For transportation, aviation, aerospace, and defense military equipment components, the need for lightweighting is particularly urgent. Magnesium alloys have the benefits of high specific strength and stiffness, damping and vibration reduction, electromagnetic shielding, remarkable machining performance, and easy recycling. With the continuous research and innovation of new materials and technologies of magnesium alloys, their application potential will be infinite. Researchers suggested an approach of applying a tunable ring spot in laser processing that has attracted a lot of attention in the field of laser processing. Although domestic and foreign scholars have performed a lot of research investigations on magnesium alloy laser welding and have attained good findings. There is still a big gap between the existing research investigations and practical engineering applications, and it is crucial to develop novel laser welding technology.

In this study, AZ31B magnesium alloy butt joints with a thickness of 5 mm are welded by fiber laser with an adjustable ring spot. Based on ensuring the total power of 3 kW, pure center laser, center laser/ring laser, and pure ring laser are employed to weld magnesium alloy joints. The surface shapes, microstructures, and mechanical properties of the joints are discovered and examined.

In terms of weld formation, first, compared with that when using pure center laser welding, the melting width in the upper part of the weld is considerably increased when using ring laser welding, and the combination of center laser and ring laser has a greater impact on the weld cross-sectional shape. Second, when the ring laser power is greater than the center laser power, the formations of the upper and lower surfaces of the welds become unstable (Figs. 3 and 4). In terms of metallographic structure, during pure center laser welding, the columnar crystal region near the fusion line of the weld is very narrow, and the grains in the center of the weld are finer, but due to the fast cooling rate, there are small pores and cracks around the weld [Figs. 5(a1)-(a4)]. When the center is welded with a ring laser, the convection heat transfer time is extended in the molten pool’s upper part, increasing the grain size in the center of the weld. Even in pure annular laser welding, a wide columnar grain region is formed near the weld fusion line [Figs. 5(c1)-(c3)]. The weld zone hardness is higher than that of the base metal, and as the ring laser power increases, the weld center hardness decreases. When the central laser power is 2000 W and the ring laser power is 1000 W (sample 2#), the tensile strength and elongation of the welded joint are the largest, reaching 215 MPa and 14.0%, respectively, which are 79.6% and 96.6% of those of the base metal [Fig. 7(a)]. The joint fracture is a brittle-ductile mixed fracture.
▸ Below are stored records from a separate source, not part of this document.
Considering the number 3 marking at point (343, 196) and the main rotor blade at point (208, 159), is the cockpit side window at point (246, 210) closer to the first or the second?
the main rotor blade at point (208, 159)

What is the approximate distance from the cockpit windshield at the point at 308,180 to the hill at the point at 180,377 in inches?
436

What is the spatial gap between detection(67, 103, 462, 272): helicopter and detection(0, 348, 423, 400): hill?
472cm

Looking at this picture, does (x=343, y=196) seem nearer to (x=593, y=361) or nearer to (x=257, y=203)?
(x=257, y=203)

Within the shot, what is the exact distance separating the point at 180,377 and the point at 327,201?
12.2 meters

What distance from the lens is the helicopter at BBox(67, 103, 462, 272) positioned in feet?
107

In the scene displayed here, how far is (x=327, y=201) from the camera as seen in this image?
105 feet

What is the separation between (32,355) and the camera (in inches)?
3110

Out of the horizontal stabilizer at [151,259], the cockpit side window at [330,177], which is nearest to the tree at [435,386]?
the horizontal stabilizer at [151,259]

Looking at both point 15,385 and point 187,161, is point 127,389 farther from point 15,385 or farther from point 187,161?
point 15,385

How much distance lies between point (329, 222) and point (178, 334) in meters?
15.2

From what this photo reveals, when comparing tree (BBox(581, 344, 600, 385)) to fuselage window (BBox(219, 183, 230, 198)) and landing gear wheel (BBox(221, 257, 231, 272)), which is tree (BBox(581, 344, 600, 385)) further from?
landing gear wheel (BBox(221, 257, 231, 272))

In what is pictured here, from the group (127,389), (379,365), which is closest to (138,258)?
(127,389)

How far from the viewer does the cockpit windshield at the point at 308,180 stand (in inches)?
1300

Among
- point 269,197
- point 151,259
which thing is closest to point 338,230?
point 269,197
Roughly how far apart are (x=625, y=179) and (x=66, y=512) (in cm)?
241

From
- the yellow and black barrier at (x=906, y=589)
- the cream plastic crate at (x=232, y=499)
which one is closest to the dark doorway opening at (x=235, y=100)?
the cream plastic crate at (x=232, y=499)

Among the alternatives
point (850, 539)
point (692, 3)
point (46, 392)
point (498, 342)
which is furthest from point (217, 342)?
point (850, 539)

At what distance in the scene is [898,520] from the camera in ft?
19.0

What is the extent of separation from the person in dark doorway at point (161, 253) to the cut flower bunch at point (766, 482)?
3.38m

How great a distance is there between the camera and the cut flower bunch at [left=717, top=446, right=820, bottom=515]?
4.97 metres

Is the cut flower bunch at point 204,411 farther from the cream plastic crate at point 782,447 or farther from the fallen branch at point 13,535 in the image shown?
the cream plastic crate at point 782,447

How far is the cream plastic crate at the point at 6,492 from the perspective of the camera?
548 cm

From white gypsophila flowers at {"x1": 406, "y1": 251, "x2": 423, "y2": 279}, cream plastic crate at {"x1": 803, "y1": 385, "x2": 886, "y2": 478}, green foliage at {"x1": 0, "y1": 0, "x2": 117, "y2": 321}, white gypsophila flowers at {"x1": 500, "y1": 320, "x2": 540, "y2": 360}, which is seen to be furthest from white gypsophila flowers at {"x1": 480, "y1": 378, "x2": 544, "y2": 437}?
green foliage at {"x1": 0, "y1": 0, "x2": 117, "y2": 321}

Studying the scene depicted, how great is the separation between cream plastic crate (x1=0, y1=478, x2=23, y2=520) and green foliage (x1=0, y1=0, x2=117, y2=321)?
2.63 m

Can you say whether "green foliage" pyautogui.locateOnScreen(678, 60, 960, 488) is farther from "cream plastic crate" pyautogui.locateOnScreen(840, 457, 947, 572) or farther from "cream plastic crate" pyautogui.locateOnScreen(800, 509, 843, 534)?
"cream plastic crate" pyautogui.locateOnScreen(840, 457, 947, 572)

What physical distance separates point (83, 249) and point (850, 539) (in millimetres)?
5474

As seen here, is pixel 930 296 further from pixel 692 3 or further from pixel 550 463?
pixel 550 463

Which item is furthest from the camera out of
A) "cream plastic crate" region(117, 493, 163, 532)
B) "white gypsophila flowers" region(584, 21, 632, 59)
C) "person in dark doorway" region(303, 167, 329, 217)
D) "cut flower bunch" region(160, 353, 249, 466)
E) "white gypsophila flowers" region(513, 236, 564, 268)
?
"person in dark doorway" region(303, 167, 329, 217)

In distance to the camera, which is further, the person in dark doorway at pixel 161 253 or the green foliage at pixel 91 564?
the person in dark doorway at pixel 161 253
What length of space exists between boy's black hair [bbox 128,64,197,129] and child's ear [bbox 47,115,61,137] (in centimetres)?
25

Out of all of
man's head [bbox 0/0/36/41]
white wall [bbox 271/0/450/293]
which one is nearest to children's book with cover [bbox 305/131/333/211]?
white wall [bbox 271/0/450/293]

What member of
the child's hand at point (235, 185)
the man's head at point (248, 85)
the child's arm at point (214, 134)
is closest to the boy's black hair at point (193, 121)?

The existence of a ring laser has a considerable influence on the weld formation. Based on the center laser, the ring laser application can substantially increase the fusion width in the upper part of the weld. The combination of center laser and ring laser has a great influence on the cross-sectional shape of the weld, the best weld formation is generated when the center laser power is 2000 W and the ring laser power is 1000 W. The existence of ring laser has a certain effect on the microstructure of the weld. Only in the central laser action area, there is no clear heat-affected zone or columnar grain zone near the weld fusion line, and the equiaxed grains are relatively fine. In the ring laser action area, there are heat-affected and columnar crystal zones near the weld fusion line, and the equiaxed crystal grains are coarse. Further, with the ring laser power increasing, the hardness value of the central area of the weld decreases. The ring laser beam can enhance the elongation of laser welded joints of the magnesium alloys, and the welded joints have better tensile strength produced under the optimized process parameters.